There was no word on when the company would add XP SP3 to WU and post the standalone installer. Microsoft intends to place a blocking filter on Windows Update to hide SP3 from machines running Dynamics RMS; when that's deployed, the company will resume its XP3 release schedule, said Keroack.

He also advised RMS users to not install XP SP3 — or Vista SP1, the service pack Microsoft released to WU on March 18 — until Microsoft has patched the bug. Vista SP1 has not been pulled from Windows Update, however, and there is no blocker barring Dynamics RMS users from grabbing that update.

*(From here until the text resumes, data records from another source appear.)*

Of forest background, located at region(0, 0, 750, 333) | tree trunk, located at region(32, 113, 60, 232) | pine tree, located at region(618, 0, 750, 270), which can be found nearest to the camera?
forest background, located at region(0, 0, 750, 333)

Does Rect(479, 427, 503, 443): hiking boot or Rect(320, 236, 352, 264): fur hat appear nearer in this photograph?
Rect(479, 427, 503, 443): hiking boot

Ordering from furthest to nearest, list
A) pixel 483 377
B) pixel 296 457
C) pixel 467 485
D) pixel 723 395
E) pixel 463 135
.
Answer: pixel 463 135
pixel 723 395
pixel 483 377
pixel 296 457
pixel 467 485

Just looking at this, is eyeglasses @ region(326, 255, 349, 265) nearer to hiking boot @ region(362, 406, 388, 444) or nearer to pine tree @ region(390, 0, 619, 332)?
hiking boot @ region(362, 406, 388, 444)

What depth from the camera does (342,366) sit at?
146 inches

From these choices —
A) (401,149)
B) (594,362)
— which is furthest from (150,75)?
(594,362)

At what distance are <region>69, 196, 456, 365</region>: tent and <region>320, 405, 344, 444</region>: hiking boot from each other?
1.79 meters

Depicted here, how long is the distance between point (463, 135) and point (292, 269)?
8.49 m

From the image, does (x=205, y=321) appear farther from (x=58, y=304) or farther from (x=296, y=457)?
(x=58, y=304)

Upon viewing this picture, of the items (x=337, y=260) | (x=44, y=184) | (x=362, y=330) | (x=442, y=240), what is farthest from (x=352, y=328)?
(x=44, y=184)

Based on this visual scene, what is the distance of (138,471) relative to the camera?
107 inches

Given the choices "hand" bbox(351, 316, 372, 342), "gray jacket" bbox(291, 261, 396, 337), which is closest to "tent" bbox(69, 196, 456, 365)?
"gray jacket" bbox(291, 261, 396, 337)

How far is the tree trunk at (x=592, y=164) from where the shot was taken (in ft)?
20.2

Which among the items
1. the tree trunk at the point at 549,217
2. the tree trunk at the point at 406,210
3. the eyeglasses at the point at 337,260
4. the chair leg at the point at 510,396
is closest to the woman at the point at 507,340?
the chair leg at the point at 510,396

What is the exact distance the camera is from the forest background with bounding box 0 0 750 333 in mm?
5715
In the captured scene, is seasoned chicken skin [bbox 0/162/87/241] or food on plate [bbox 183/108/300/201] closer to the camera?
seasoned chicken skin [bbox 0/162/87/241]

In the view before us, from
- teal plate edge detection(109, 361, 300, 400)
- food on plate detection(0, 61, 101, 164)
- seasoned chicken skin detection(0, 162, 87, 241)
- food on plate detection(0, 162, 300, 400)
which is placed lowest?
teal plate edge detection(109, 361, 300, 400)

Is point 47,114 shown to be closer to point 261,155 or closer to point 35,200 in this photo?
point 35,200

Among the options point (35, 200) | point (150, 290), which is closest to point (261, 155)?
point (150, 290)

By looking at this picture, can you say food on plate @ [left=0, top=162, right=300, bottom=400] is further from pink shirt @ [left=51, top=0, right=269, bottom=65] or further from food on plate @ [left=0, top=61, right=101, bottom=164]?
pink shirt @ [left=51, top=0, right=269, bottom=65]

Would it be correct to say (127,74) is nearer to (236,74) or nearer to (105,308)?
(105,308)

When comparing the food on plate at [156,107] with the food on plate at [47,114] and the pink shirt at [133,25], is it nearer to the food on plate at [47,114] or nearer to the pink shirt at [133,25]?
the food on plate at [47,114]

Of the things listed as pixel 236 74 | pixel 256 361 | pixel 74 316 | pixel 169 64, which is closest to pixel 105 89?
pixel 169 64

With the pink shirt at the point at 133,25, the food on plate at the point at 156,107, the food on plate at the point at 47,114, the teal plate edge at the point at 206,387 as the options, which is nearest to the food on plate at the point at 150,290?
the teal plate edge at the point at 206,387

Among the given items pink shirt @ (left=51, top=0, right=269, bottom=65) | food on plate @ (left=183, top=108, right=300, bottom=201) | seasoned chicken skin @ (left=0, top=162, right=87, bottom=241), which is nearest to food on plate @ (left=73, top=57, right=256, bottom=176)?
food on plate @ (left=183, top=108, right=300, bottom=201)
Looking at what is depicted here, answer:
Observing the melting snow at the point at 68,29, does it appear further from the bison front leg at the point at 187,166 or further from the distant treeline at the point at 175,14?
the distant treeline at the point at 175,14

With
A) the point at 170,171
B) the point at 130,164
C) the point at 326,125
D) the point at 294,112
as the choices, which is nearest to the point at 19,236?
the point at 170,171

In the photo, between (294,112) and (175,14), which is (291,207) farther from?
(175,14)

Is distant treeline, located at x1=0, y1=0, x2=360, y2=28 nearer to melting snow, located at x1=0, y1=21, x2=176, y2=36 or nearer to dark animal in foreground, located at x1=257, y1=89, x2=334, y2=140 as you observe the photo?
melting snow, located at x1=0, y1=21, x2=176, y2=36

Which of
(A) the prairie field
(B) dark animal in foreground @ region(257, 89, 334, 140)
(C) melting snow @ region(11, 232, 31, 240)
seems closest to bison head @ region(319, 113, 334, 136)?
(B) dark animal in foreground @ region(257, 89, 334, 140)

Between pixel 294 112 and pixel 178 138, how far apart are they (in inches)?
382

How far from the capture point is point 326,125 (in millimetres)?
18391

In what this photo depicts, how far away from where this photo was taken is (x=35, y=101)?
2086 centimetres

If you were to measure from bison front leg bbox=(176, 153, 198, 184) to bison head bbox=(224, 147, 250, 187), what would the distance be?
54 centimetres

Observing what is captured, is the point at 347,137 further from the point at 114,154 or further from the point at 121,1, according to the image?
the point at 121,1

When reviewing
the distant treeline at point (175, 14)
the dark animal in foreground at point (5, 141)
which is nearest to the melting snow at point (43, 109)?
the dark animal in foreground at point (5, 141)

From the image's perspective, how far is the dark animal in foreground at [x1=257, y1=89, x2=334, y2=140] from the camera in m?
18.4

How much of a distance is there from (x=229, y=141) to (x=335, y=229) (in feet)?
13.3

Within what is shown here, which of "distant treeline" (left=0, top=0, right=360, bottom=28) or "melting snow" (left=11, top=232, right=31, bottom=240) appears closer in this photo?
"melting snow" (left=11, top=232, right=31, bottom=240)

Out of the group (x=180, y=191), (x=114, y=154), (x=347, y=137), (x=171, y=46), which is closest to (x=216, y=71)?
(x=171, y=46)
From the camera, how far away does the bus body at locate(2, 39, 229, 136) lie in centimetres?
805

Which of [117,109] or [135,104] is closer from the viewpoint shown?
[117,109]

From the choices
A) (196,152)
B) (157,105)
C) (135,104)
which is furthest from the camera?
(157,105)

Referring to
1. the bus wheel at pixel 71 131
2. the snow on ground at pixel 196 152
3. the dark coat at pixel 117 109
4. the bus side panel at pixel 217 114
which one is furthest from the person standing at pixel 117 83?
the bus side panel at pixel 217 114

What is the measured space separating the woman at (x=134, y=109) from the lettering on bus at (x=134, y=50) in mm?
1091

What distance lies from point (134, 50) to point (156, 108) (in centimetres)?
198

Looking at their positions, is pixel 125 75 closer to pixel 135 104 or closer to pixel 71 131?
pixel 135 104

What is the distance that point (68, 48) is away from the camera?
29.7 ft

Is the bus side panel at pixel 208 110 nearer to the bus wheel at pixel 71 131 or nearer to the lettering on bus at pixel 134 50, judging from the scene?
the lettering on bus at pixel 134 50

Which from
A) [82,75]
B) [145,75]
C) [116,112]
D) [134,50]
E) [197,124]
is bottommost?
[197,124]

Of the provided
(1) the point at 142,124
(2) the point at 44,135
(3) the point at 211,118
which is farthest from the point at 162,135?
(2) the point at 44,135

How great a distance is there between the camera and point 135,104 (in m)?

"RMS customers running Windows XP SP3 or Windows Vista SP1 should contact Microsoft Customer Support Services for additional information," urged Keroack.

There is no timeline for the Dynamics RMS fix. Keroack said a patch is being tested and would be posted "once that process is complete."

Microsoft's recent Windows service packs have been plagued by problems and controversy. Vista SP1, for example, was held from most users for several weeks while the company came up with ways to prevent PCs running certain device drivers from obtaining the update. And Microsoft initially barred paying subscribers of its IT and developer services — TechNet and Microsoft Developer Network (MSDN), respectively — from downloading either Vista SP1 or XP SP3.

When the software vendor told users last week that it had finished Windows XP SP3, it said it would automatically download and install the upgrade to most users' PCs sometime in "early summer." Keroack did not say whether Tuesday's postponement would affect that schedule.